Selective Attenuation by N-0861 (N⁶-Endonorboran-2-yl-9-Methyladenine) of Cardiac A₁ Adenosine Receptor–Mediated Effects in Humans

Barry D. Bertolet, MD; Luiz Belardinelli, MD; Elizabeth A. Franco, RN; Wilmer W. Nichols, PhD; Richard A. Kerensky, MD; James A. Hill, MD

From the Division of Cardiology, Department of Medicine, University of Florida Health Sciences Center, Gainesville.

Correspondence to Barry D. Bertolet, MD, Division of Cardiology, Box 100277, JHMHC, University of Florida, Gainesville, FL 32610-0277.

Background To determine the adenosine receptor subtype selectivity of the novel antagonist N-0861, the A₁ and A₂ receptor–mediated cardiac effects of adenosine were investigated in 13 patients during continuous intravenous infusion and boluses of adenosine before and after intravenous infusion of N-0861.

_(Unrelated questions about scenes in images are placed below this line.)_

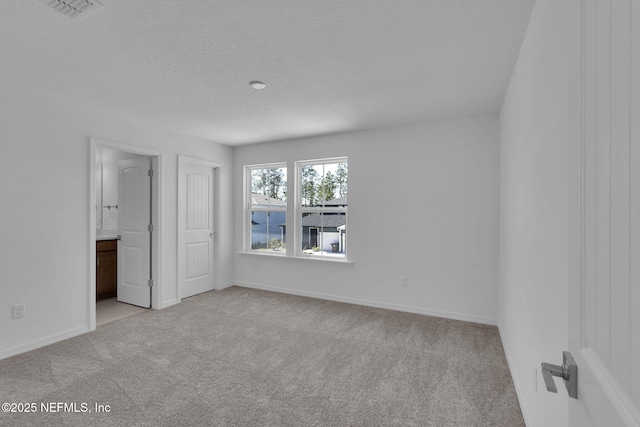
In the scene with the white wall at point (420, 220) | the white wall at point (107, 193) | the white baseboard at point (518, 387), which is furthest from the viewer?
the white wall at point (107, 193)

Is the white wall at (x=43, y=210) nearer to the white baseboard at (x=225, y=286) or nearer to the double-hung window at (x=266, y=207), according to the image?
the white baseboard at (x=225, y=286)

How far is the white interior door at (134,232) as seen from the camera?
13.7 ft

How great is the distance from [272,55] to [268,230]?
11.0 ft

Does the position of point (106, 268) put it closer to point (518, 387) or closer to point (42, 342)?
point (42, 342)

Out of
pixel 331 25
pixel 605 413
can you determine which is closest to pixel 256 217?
pixel 331 25

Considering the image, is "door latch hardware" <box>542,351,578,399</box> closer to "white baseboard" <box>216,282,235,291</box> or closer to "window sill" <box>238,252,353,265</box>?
"window sill" <box>238,252,353,265</box>

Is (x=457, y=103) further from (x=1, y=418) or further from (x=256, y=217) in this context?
(x=1, y=418)

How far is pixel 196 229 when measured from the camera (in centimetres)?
477

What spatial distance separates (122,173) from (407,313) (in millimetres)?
4437

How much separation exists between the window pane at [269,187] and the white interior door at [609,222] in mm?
4478

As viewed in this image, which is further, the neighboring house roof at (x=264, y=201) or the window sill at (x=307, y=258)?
the neighboring house roof at (x=264, y=201)

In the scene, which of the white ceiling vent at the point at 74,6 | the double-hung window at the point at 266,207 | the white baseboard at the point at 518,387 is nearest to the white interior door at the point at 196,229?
the double-hung window at the point at 266,207

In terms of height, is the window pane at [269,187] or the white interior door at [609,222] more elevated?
the window pane at [269,187]

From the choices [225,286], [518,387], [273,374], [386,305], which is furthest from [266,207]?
[518,387]
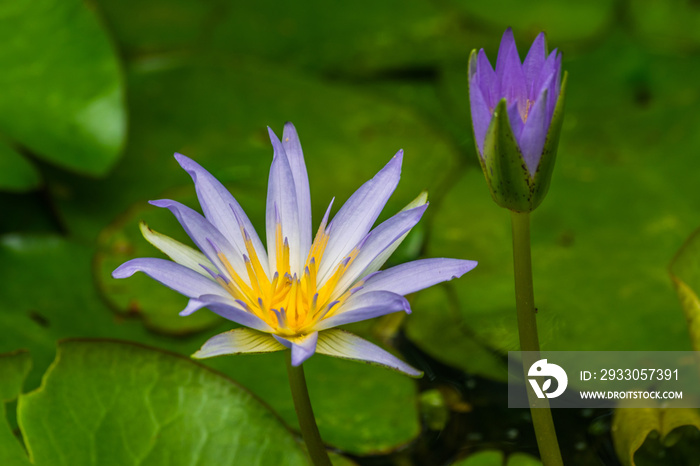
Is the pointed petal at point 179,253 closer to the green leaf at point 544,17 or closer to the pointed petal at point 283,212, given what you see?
the pointed petal at point 283,212

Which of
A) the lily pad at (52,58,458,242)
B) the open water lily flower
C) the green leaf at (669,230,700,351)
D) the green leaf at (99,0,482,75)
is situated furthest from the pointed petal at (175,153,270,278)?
the green leaf at (99,0,482,75)

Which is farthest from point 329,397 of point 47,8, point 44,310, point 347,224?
point 47,8

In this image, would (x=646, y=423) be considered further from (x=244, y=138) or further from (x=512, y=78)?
(x=244, y=138)

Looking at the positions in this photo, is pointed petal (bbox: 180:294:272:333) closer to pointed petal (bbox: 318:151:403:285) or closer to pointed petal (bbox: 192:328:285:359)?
pointed petal (bbox: 192:328:285:359)

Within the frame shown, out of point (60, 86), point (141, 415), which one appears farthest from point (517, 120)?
point (60, 86)

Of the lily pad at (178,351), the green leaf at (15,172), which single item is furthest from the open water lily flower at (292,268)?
the green leaf at (15,172)
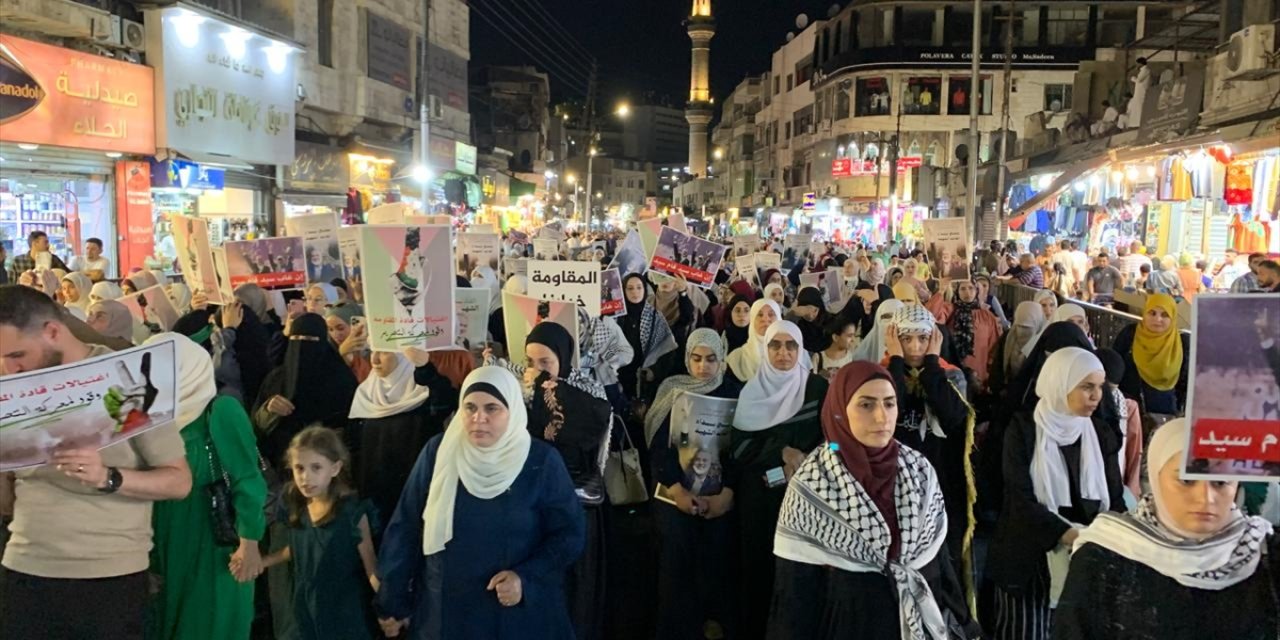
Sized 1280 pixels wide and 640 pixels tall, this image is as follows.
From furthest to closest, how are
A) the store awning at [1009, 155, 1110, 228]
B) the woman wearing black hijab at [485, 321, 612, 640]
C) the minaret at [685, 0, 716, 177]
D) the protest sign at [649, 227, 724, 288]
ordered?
the minaret at [685, 0, 716, 177] < the store awning at [1009, 155, 1110, 228] < the protest sign at [649, 227, 724, 288] < the woman wearing black hijab at [485, 321, 612, 640]

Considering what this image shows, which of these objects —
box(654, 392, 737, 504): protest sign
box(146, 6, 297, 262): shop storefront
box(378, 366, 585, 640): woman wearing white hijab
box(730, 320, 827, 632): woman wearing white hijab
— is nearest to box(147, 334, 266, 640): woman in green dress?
box(378, 366, 585, 640): woman wearing white hijab

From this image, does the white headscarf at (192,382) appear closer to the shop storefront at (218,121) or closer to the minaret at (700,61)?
the shop storefront at (218,121)

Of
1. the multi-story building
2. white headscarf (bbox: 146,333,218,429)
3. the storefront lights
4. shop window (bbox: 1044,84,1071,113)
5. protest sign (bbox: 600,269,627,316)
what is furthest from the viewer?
the multi-story building

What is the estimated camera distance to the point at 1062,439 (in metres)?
4.00

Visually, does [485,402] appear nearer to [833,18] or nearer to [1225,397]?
[1225,397]

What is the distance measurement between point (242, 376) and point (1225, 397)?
5.29 m

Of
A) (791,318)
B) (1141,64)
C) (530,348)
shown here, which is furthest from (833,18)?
(530,348)

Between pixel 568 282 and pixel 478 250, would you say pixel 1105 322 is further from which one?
pixel 478 250

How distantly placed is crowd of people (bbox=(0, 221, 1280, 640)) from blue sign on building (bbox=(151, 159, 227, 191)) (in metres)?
10.8

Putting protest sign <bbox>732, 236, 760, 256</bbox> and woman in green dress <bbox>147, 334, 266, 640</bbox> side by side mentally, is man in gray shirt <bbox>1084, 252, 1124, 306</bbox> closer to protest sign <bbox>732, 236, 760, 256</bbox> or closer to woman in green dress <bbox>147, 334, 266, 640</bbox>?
protest sign <bbox>732, 236, 760, 256</bbox>

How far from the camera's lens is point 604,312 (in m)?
7.69

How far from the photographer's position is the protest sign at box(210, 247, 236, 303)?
7.18m

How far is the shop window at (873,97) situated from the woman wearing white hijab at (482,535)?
4871cm

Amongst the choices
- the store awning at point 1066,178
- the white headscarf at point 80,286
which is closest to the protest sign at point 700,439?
the white headscarf at point 80,286
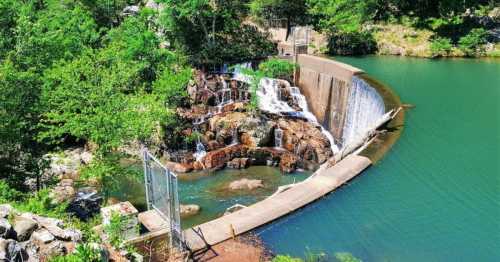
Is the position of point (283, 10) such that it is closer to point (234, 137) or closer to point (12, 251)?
point (234, 137)

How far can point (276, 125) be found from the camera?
25.5 m

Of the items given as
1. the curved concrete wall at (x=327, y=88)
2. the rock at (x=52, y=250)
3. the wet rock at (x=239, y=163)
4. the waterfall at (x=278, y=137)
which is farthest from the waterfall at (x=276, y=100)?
the rock at (x=52, y=250)

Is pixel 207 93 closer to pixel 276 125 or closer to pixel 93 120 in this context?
pixel 276 125

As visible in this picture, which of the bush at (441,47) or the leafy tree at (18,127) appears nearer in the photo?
the leafy tree at (18,127)

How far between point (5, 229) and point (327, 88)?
2174cm

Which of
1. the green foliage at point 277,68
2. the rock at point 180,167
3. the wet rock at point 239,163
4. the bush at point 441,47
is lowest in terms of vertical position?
the rock at point 180,167

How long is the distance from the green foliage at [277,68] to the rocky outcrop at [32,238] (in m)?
21.6

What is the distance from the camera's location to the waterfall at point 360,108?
2336cm

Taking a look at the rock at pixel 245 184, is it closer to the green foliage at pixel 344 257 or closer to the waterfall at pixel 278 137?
the waterfall at pixel 278 137

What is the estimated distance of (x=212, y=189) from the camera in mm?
21172

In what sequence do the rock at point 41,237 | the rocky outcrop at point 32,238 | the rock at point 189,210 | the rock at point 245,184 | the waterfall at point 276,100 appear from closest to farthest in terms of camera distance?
the rocky outcrop at point 32,238 < the rock at point 41,237 < the rock at point 189,210 < the rock at point 245,184 < the waterfall at point 276,100

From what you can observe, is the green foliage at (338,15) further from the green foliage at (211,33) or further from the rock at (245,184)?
the rock at (245,184)

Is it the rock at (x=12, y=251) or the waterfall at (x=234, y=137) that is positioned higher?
the rock at (x=12, y=251)

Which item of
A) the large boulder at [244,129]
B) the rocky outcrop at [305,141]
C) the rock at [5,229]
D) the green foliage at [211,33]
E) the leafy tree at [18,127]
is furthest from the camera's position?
the green foliage at [211,33]
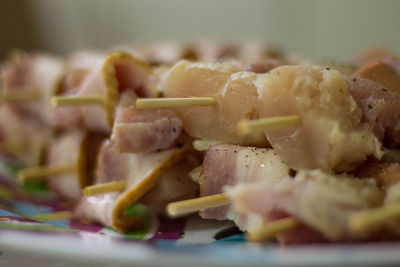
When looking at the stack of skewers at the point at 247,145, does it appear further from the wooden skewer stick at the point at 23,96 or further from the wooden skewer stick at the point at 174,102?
the wooden skewer stick at the point at 23,96

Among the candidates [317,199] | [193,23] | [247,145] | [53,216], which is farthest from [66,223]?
[193,23]

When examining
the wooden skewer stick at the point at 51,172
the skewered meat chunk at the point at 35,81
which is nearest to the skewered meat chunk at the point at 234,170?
the wooden skewer stick at the point at 51,172

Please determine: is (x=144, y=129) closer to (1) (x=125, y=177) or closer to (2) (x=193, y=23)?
(1) (x=125, y=177)

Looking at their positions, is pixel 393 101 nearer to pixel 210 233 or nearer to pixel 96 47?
pixel 210 233

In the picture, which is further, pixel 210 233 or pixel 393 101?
pixel 210 233

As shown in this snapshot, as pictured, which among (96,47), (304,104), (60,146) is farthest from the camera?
(96,47)

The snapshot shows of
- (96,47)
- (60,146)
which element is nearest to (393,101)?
(60,146)

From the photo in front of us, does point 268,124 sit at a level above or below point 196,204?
above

Methods and Results Measurements of the atria-to-His (A-H) interval, chest pain severity, and coronary blood flow velocity were made before and after low-dose (69 µg · kg^-1 · min^-1) intravenous infusion and bolus (2.5 mg) adenosine. Two doses of N-0861 were infused intravenously, and the adenosine protocol was repeated. N-0861 0.25 mg/kg abolished the negative dromotropic effect (A-H interval prolongation) and chest discomfort experienced during infusion of adenosine and attenuated discomfort observed during the boluses of adenosine; however, the increase in coronary blood flow velocity was not significantly affected.

Conclusions These actions of N-0861 support the concept that the negative dromotropic effect and anginalike pain caused by adenosine are A₁ adenosine receptor–mediated, whereas the increase in coronary blood flow velocity is due to activation of A₂ adenosine receptors. N-0861 appears to be an effective and selective A₁ adenosine receptor antagonist in humans.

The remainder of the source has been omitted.